> _Data supplied_
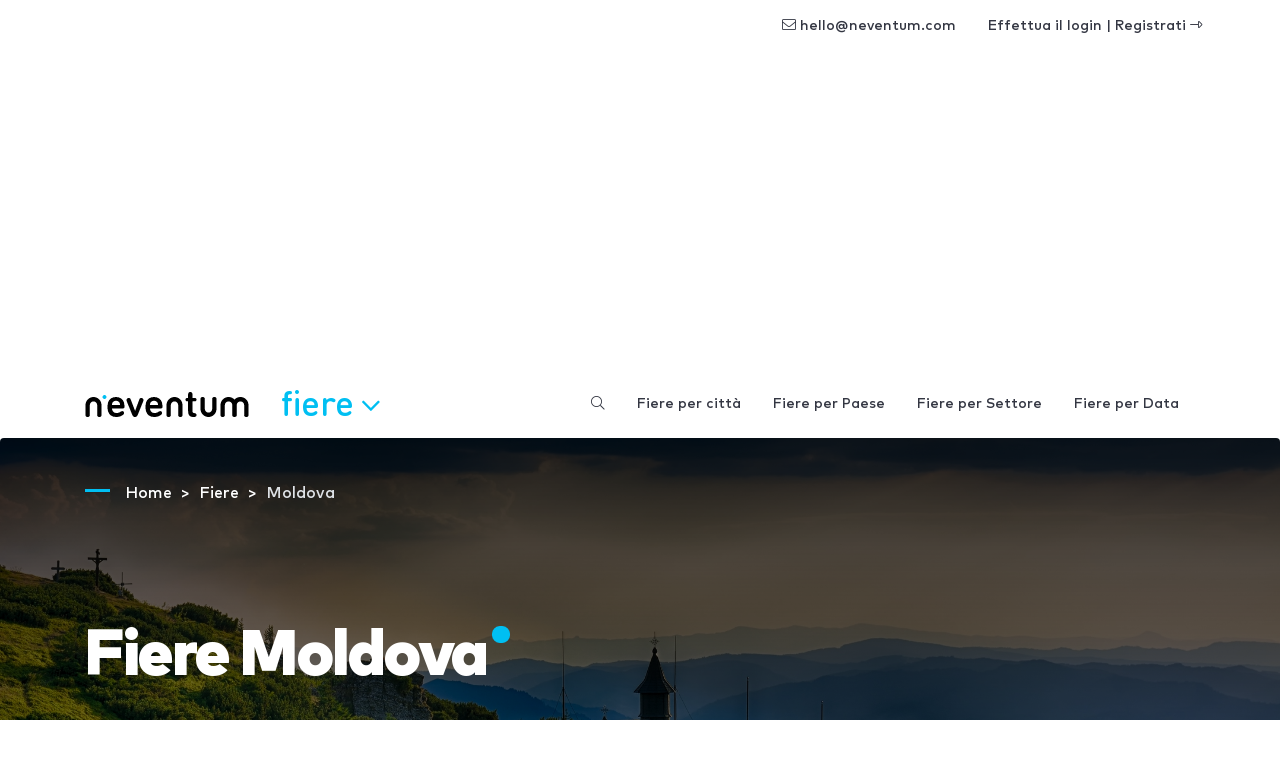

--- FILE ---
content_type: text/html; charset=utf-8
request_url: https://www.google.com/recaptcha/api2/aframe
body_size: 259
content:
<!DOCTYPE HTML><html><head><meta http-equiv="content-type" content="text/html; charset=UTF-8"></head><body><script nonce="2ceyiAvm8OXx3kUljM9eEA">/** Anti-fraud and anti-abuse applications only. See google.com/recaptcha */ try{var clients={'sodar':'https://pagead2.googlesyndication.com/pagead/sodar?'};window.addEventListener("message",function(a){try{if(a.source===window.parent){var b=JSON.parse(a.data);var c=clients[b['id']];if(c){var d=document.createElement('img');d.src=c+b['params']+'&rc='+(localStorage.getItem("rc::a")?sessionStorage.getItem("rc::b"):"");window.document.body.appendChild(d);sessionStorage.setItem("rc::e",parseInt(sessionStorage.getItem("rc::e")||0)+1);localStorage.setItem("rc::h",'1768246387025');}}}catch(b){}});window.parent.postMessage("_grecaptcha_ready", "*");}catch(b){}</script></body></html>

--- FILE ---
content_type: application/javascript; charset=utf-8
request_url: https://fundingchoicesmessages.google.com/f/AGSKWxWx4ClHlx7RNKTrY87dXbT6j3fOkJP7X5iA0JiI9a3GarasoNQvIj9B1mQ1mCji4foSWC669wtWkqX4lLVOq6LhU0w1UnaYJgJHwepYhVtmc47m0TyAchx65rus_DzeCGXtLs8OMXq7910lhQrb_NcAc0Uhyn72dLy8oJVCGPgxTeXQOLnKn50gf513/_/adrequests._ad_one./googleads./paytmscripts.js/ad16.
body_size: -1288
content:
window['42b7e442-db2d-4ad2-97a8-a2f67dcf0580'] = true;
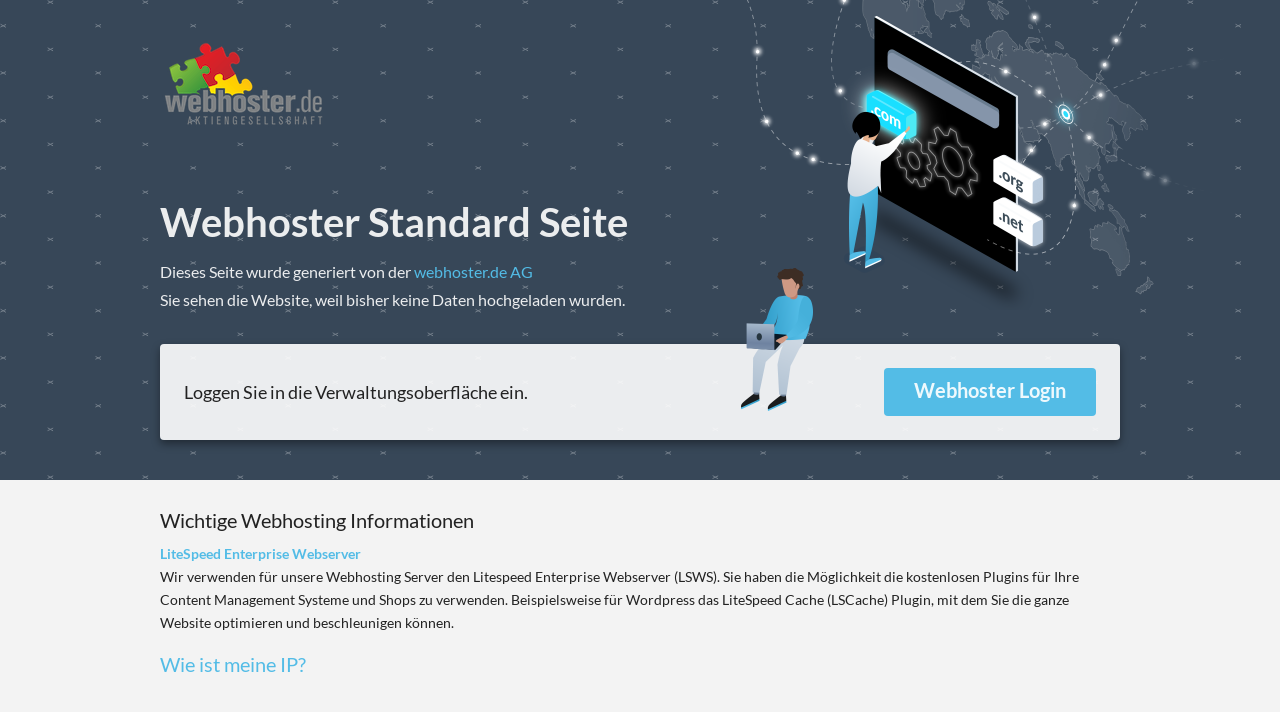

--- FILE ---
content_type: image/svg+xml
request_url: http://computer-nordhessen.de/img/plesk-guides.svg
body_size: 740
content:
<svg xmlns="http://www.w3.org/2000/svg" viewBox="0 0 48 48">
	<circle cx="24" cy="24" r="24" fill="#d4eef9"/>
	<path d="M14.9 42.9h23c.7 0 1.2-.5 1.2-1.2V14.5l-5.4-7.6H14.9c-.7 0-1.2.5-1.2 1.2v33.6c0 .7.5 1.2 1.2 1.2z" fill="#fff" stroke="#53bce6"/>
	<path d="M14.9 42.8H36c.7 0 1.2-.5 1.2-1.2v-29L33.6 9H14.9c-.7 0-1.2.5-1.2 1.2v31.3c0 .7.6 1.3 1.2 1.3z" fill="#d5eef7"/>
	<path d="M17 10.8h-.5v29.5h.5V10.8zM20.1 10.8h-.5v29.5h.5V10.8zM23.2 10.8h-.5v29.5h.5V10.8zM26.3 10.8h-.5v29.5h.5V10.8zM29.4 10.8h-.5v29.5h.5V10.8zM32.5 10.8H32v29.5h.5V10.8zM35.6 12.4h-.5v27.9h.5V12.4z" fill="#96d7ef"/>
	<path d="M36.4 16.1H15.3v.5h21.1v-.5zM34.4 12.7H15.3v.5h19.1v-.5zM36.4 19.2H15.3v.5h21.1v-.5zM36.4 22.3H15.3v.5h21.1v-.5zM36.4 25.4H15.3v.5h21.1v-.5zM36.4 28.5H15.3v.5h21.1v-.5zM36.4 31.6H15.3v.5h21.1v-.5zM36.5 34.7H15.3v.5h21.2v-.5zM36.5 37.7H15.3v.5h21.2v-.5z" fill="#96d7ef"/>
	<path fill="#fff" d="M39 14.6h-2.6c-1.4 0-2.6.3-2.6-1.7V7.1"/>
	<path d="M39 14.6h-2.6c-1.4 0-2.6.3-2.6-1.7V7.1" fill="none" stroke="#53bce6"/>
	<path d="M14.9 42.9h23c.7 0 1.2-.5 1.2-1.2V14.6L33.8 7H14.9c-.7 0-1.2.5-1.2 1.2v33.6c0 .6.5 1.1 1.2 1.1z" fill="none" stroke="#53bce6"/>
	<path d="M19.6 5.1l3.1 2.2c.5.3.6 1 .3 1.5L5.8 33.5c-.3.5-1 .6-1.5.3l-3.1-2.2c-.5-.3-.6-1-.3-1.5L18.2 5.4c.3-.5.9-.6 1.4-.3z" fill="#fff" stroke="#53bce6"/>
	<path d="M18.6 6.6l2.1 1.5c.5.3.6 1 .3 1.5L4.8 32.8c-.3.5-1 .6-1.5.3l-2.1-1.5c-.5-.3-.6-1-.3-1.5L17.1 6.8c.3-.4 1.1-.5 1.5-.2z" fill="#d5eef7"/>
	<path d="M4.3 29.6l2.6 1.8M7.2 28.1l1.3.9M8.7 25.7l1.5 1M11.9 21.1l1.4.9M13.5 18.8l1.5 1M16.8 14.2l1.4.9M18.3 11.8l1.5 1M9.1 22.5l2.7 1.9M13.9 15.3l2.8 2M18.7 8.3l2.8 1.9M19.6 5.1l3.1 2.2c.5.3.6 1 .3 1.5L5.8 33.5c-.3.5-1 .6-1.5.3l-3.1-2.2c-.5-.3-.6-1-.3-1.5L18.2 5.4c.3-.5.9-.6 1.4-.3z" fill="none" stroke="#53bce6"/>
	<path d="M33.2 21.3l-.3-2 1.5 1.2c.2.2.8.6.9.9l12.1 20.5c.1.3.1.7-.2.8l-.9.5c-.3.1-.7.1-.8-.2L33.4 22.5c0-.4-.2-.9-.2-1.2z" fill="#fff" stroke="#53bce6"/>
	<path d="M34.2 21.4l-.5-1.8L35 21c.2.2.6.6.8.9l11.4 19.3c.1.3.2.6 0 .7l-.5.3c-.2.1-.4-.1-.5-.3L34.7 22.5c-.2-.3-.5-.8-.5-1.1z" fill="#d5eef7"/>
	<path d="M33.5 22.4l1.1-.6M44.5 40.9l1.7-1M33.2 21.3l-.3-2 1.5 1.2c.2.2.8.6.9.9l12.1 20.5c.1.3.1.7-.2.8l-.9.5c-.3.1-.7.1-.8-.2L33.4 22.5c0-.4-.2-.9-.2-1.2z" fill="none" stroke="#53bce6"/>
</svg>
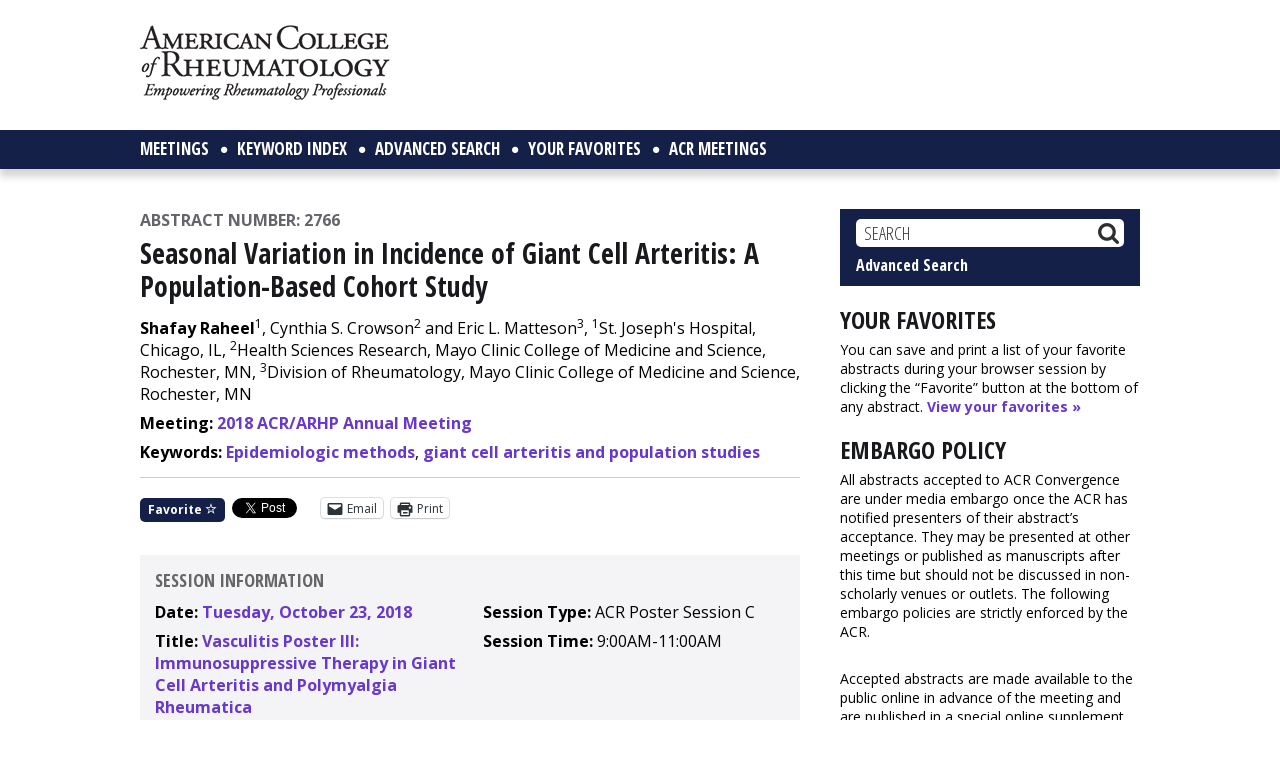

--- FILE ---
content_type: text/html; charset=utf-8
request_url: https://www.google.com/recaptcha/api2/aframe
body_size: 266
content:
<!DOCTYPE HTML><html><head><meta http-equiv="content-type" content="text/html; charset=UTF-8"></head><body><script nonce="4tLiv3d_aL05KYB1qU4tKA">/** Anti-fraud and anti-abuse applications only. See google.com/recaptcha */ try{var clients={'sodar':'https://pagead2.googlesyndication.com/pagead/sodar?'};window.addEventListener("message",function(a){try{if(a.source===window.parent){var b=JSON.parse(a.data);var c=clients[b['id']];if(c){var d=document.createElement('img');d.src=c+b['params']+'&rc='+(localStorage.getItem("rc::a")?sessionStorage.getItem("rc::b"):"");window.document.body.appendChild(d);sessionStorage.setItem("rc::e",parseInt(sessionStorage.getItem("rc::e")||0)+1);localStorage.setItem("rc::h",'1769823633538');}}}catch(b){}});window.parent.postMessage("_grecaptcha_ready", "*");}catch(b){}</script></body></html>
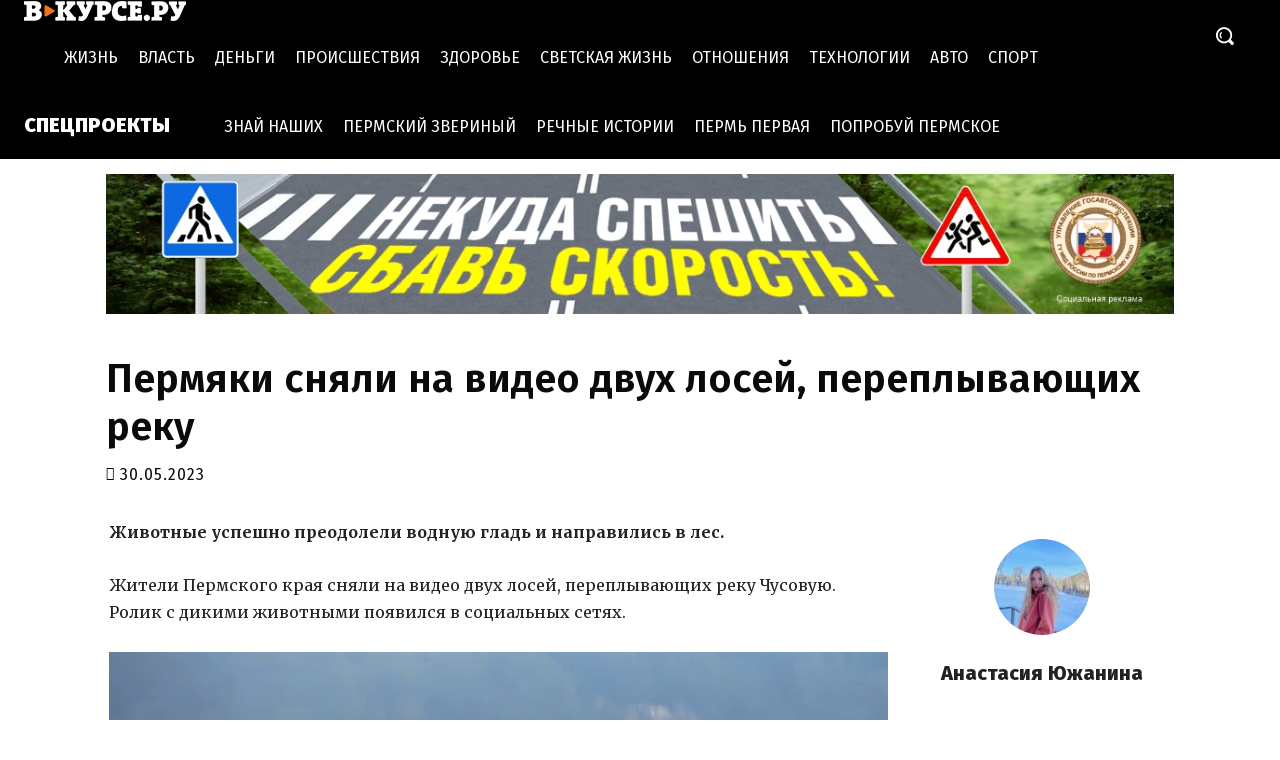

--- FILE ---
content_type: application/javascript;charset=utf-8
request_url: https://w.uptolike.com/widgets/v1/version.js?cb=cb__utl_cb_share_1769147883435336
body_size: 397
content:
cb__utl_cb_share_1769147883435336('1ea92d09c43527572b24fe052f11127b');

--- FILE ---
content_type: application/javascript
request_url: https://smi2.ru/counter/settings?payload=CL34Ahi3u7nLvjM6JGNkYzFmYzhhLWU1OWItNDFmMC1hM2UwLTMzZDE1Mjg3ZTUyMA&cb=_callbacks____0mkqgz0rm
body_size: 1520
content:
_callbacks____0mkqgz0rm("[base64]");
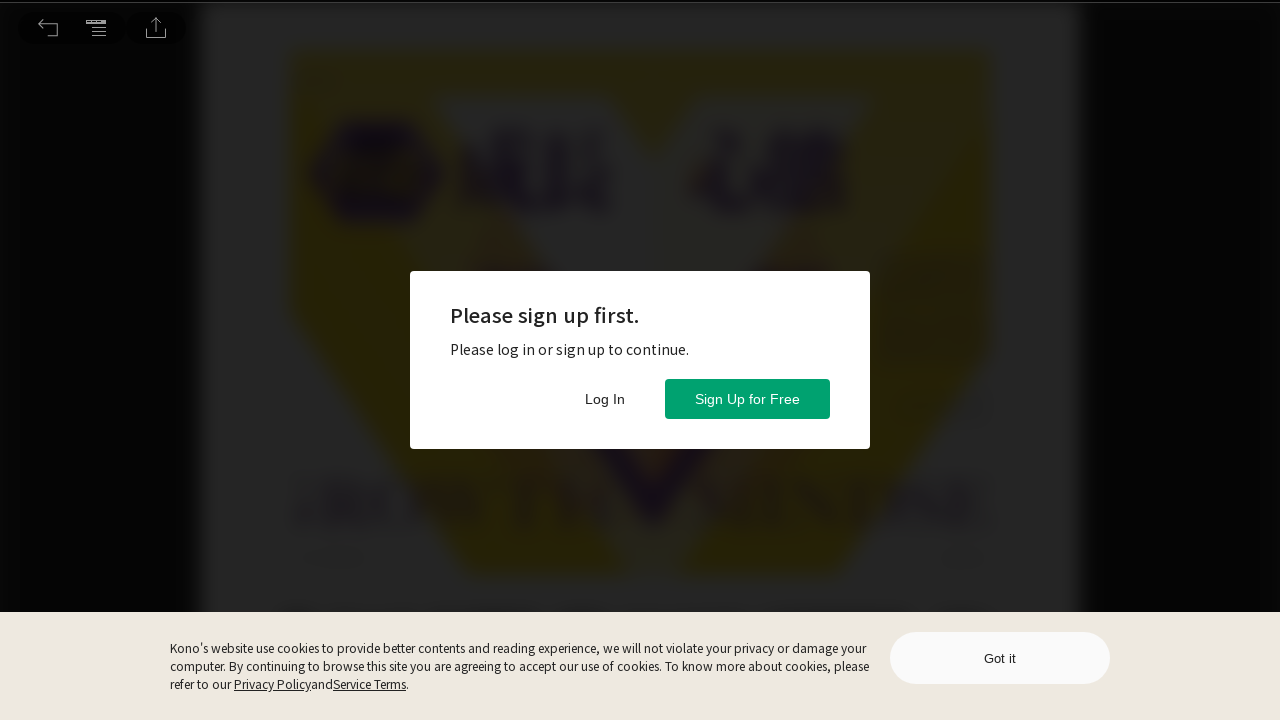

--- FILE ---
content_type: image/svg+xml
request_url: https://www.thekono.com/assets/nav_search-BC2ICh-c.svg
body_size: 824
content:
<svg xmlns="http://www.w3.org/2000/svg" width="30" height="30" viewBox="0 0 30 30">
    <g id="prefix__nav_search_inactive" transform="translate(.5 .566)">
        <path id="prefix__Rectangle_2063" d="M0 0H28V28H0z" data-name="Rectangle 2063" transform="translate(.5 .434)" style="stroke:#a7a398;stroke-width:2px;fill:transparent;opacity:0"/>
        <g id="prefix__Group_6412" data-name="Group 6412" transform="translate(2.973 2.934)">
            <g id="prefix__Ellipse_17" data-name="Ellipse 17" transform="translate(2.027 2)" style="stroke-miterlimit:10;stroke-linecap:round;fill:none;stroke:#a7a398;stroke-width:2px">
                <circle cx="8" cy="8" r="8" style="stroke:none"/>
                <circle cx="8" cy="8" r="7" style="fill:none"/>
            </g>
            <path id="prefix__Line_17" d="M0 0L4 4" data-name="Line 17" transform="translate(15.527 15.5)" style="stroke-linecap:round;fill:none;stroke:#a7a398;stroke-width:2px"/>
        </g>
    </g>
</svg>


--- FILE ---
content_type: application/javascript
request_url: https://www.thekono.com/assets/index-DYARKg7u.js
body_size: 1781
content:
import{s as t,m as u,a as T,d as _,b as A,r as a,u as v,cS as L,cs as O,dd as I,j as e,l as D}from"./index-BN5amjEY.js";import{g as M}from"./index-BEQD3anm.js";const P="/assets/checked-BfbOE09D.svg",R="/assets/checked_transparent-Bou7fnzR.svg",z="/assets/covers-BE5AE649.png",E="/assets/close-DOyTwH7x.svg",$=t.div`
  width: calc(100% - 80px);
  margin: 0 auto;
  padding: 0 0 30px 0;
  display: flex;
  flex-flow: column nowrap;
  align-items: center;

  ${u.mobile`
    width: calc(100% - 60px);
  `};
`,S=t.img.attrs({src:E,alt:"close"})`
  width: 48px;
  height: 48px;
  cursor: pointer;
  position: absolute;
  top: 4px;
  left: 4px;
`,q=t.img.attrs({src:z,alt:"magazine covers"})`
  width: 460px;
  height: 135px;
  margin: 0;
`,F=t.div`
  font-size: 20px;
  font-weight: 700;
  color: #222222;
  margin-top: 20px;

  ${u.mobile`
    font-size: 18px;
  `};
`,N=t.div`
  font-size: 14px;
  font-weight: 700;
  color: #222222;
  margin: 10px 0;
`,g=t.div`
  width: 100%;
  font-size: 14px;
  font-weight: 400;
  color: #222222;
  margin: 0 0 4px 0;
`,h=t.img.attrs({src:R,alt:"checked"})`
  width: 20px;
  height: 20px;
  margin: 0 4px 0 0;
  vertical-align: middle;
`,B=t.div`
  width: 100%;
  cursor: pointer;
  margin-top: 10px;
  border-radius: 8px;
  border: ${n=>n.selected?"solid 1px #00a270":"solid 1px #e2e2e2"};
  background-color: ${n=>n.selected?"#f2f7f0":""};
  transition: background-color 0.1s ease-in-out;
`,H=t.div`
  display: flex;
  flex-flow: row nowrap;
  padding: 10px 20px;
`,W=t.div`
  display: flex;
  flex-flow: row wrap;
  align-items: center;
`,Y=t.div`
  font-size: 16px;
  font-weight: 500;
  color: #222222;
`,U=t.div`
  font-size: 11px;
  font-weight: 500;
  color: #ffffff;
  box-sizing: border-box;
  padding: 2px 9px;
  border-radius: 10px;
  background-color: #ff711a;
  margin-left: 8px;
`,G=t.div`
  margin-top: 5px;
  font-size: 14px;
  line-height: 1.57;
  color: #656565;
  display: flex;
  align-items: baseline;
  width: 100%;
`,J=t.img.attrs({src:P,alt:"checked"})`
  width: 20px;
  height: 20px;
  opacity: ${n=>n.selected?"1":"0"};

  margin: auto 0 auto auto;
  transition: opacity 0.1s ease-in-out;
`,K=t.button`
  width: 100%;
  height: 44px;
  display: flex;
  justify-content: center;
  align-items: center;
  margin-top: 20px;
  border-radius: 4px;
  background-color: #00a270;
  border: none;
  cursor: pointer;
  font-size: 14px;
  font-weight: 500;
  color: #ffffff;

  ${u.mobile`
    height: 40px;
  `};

> _Description of the task_
Which lines in the records above contain the string "padding"? Copy them.

> _Written solution_
  padding: 0 0 30px 0;
  padding: 10px 20px;
  padding: 2px 9px;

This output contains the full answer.